This wasn't the case last I checked (with x264), especially if you consider video quality. Historically VP8 has been much slower, mostly because existing H.264 tools have had more time to mature.


I assume they mean power to decode, which makes sense if the article talks about decoding 10 other chat participant's video streams.

I also believe, based on stuff discussed regarding WebRTC that some H.264 advantages don't apply in realtime encoding, like B-frames and so it's a much closer comparison than encoding a movie for streaming. The various submissions to the IETF mailing list arguing for one or the other on technical merit basically came down to a tie.


I wrote one of the first de/packetizers for VP8 RTP back when the spec was released. My impression was that the codec isn't really designed for network transmission. The probability table for the entire frame is sent up-front, so any loss of that makes the entire frame undecodable, and there's no slicing/IDR or NAL-like layer. It's fairly unworkable without a reliability or error-correction layer on top.
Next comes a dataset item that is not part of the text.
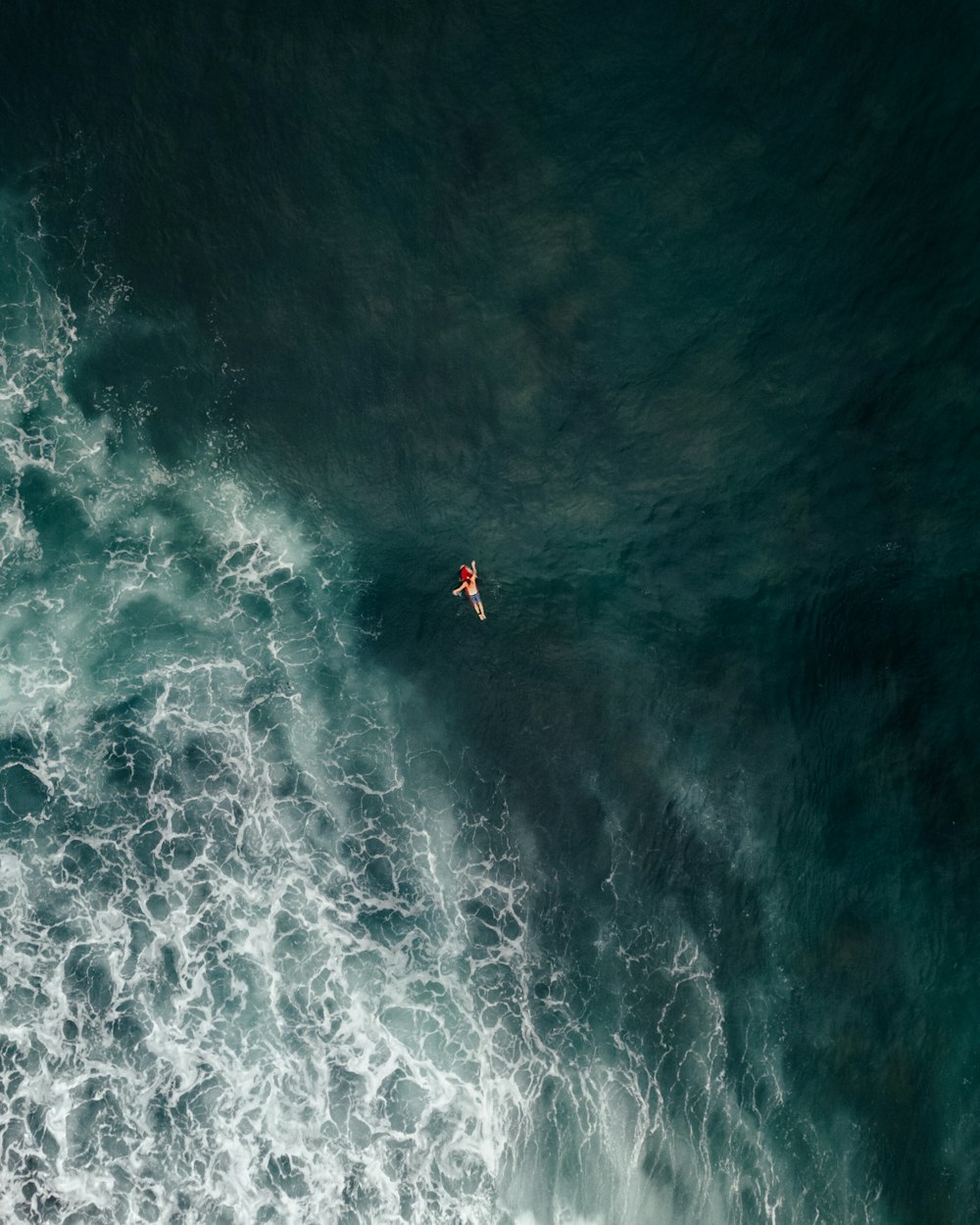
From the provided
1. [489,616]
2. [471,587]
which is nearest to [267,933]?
[489,616]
More competition in the codec space is a very good thing, but VP8 is a relatively weak entry IMO.


> My impression was that the codec isn't really designed for network transmission

That seems unlikely since the major user of its predecessor VP7 was Skype (and before that VP6 was the "web codec" in Flash for a while). Maybe you could make a case that it has flaws that could make it better for this, but it seems silly to claim it was designed for a different use-case.


VP6 in Flash was always delivered losslessly over TCP, and never used for video capture in Flash. Skype is what makes VP8's shortcomings (for video chat) even more interesting, but On2's codecs show a very clear evolutionary path even from VP3. My guess is they didn't want to deviate too much from what was tried-and-true.

Doesn't change my opinion, though -- I think it's more the case of "Well, this works well enough for video chat, if you also do this and that" rather than "We designed this from the ground-up for low-latency, unreliable operation."